Comaroff is well aware that very diverse cultural forms might have emerged during the
precolonial period. But she defends her usage of 'the Tswana system' and 'the Tswana
cosmos'. Her contention is that internal contradiction was contained: 'dominant patterns of
social, economic, and ritual practice in the immediate precolonial context tended to perpetuate
the system in place' (p. 10, italics in original). This contention is essential for her method. In
interpreting the meaningful nuances of the precolonial implicit culture, she has to make up for
the fact that the historical record, whether written or oral, is simply far too thin when it comes
to the observed symbolic practices of Tshidi themselves, in particular, rather than Tswana in
general. Hence she puts precolonial signifying practice together, such as in the finely detailed
and subtly interpreted initiation ritual of the Tswana, from very different times, places and
people.

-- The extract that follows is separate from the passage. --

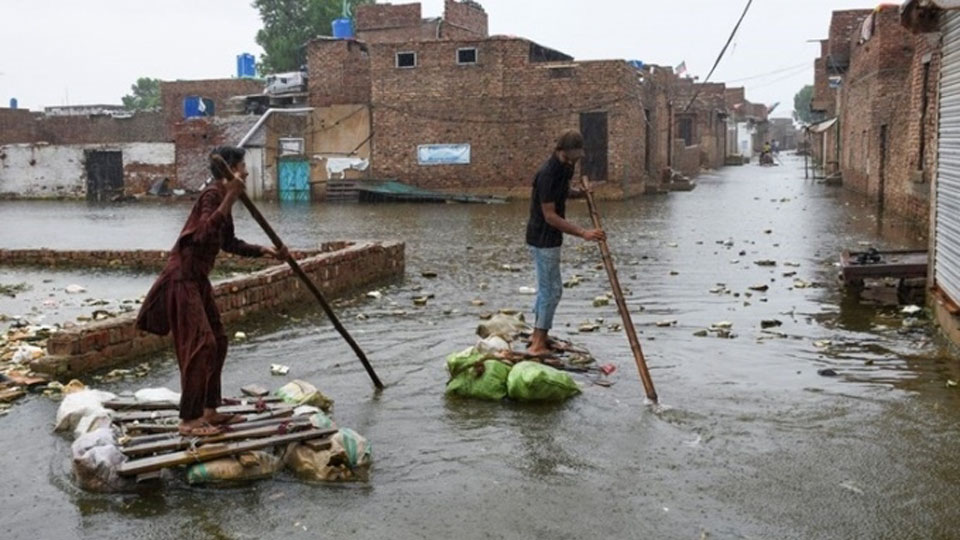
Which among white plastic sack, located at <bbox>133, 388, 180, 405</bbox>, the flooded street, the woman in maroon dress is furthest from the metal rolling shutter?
white plastic sack, located at <bbox>133, 388, 180, 405</bbox>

It has to be highly selective; it is on the basis of what are bits and pieces in the partial
accounts by early nineteenth and twentieth century travellers, missionaries as well as
anthropologists. The methodological difficulty, often rehearsed in debates about the unit of
study, is obvious. It is real, nonetheless; it represents a major stumbling block, and not merely
in Comaroffs work.
Anthropologists are commonly faced with the poverty of history about the implicit culture
of people whom they know from their fieldwork. Without essaying a view of past implicit
culture, anthropologists must fail as culture historians; but with a construction and interpreta-
tion stitched over a whole culture area, the doubt remains about what was specifically
embodied in ritual and other signifying practices of the people actually studied. In other
words, the danger is that in becoming culture area historians, anthropologists may subvert
their own quest for understanding local knowledge and local experience.